Vittorio Lavezzari (1864–1938) was an Italian sculptor from the Art Nouveau period, specializing in funerary sculpture. His sculptures can mostly be seen in Genoa in the Monumental Cemetery of Staglieno.

==Biography==
Born in Genoa, he attended the Accademia Ligustica di Belle Arti in Genoa, where he was a student of Scanzi (he worked on the Carpaneto tomb), and later became a professor (in 1894 he was appointed academic of merit for the class of sculpture and was there until 1938, the year of his death). He completed his studies in Rome and then in Florence, where he stayed for a few years between 1880 and 1890.

Present at the Promotrice of Genovese since 1883 (exhibiting a portrait of Rossini), he oriented himself in these years in a realist direction with a progressive accentuation of social themes.

Among the works of this period are Povre babbo mio (1889), Pescatorino (1892) reproduced as a prize for the Promoter's competitions: a notable success was also presented at the World's Fair in Chicago in 1893.

At the end of the 1890s, his funeral production was intensified and assumed symbolist-liberty characteristics.

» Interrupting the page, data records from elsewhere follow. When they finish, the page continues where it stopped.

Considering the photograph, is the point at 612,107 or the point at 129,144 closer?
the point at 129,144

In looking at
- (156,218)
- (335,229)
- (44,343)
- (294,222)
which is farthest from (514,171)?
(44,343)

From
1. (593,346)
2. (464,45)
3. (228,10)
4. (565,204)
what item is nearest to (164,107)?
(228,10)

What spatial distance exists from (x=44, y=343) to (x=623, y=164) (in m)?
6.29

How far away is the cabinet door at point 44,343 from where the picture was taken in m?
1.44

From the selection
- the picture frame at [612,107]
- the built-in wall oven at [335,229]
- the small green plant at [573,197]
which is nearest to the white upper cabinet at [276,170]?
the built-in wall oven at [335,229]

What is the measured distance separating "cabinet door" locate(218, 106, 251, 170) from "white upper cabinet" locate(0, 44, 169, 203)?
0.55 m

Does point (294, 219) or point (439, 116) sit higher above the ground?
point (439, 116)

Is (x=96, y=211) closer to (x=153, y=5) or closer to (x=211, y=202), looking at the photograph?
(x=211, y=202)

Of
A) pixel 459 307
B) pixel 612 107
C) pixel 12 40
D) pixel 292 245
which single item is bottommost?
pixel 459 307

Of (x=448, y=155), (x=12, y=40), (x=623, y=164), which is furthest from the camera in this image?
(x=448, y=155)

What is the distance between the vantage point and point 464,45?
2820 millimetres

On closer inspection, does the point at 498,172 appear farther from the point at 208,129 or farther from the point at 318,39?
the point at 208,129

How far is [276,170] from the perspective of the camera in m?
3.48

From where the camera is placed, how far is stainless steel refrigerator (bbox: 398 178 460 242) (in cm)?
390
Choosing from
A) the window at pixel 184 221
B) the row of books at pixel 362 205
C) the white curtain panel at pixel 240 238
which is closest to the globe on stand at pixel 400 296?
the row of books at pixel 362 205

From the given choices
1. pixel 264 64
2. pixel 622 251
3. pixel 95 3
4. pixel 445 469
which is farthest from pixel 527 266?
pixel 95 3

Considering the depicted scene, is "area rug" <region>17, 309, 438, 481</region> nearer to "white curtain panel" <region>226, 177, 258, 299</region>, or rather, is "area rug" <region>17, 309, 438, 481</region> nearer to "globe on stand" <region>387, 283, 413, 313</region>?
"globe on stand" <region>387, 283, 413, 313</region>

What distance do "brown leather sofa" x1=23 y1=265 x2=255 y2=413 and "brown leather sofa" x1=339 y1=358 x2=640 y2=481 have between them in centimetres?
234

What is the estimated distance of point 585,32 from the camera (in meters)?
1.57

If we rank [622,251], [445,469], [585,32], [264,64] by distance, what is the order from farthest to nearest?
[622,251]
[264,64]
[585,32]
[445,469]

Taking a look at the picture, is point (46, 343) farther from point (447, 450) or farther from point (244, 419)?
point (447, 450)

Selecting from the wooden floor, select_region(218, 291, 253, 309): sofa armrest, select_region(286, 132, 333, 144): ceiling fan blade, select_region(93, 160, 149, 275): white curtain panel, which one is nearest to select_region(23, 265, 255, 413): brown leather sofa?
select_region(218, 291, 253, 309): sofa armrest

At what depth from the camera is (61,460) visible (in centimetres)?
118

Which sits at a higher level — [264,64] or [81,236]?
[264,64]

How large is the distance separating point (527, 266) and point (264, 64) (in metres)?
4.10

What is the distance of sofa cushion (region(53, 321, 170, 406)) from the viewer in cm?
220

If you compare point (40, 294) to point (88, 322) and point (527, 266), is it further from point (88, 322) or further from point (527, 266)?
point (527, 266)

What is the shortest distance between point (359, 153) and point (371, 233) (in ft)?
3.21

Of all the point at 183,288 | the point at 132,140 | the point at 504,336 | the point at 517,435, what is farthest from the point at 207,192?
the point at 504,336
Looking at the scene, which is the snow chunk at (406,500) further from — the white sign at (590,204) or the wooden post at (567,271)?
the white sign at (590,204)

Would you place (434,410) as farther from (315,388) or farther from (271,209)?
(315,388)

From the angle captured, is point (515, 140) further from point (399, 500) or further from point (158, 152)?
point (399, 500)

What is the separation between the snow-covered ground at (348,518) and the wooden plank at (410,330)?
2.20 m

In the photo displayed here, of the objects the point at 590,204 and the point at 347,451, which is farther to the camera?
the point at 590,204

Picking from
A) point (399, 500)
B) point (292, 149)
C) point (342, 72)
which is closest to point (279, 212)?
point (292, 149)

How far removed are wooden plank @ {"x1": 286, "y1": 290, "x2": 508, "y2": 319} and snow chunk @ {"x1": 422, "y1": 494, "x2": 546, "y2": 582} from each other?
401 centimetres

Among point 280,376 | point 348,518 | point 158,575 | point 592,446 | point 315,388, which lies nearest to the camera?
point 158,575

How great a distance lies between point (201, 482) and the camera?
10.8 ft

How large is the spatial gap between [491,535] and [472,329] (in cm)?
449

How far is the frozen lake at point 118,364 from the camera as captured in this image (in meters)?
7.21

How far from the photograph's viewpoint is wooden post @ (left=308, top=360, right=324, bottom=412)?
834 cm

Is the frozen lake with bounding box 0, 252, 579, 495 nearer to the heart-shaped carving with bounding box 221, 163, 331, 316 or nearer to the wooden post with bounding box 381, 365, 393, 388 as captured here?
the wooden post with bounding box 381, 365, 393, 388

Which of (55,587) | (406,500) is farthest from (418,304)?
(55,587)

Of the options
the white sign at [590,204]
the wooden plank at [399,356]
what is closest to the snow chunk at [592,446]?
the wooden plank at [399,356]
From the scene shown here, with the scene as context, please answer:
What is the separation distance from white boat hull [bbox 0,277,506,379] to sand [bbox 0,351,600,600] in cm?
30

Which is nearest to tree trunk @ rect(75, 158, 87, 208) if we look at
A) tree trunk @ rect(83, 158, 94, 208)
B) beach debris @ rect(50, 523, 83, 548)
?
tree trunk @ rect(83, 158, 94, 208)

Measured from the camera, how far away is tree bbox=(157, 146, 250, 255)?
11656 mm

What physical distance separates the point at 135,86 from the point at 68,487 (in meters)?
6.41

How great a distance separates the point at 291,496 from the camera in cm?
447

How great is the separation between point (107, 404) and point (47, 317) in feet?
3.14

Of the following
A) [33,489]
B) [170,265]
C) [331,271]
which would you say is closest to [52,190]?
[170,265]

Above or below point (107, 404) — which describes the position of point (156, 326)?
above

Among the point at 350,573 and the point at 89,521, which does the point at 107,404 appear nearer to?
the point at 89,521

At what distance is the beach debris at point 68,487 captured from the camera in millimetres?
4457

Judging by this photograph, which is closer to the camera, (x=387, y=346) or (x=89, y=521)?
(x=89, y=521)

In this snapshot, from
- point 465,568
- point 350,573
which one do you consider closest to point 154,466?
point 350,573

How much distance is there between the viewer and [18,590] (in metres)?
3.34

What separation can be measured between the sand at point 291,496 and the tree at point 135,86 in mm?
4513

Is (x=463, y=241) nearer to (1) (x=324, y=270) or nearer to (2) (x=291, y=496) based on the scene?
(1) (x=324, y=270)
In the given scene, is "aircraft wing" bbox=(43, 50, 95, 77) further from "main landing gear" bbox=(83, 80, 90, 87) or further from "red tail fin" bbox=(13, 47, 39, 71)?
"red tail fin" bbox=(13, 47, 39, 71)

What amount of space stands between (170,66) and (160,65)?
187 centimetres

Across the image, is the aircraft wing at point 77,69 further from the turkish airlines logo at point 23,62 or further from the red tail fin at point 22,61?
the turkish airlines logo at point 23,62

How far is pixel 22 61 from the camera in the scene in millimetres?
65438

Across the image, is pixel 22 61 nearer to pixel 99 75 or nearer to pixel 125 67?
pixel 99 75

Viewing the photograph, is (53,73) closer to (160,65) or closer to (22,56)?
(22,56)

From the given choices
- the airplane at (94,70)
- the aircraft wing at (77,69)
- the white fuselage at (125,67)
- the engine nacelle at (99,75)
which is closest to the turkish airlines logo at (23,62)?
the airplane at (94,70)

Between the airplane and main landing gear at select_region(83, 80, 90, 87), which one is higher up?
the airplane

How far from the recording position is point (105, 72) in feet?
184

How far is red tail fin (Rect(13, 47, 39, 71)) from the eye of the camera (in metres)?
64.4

He participated in national and international exhibitions, received important awards, was present at exhibitions in Venice, Vienna, Munich, Paris, London, Chicago. His works are present in Russia, Brazil and Argentina.

He was part of the Genovese Artistic Family and was in a friendly relationship with the painters Andrea Figari, Guido Meineri, Lazzaro Luxardo Cesare Viazzi, Angelo Costa, Giuseppe Pennasilico, and the sculptors Pietro Albino and Lorenzo Orengo, with whom he shared the spirit of renewal that animated the art world between the late nineteenth and early twentieth centuries.

His funeral production was copious; some works are visible at the Monumental Cemetery of Staglieno in Genoa.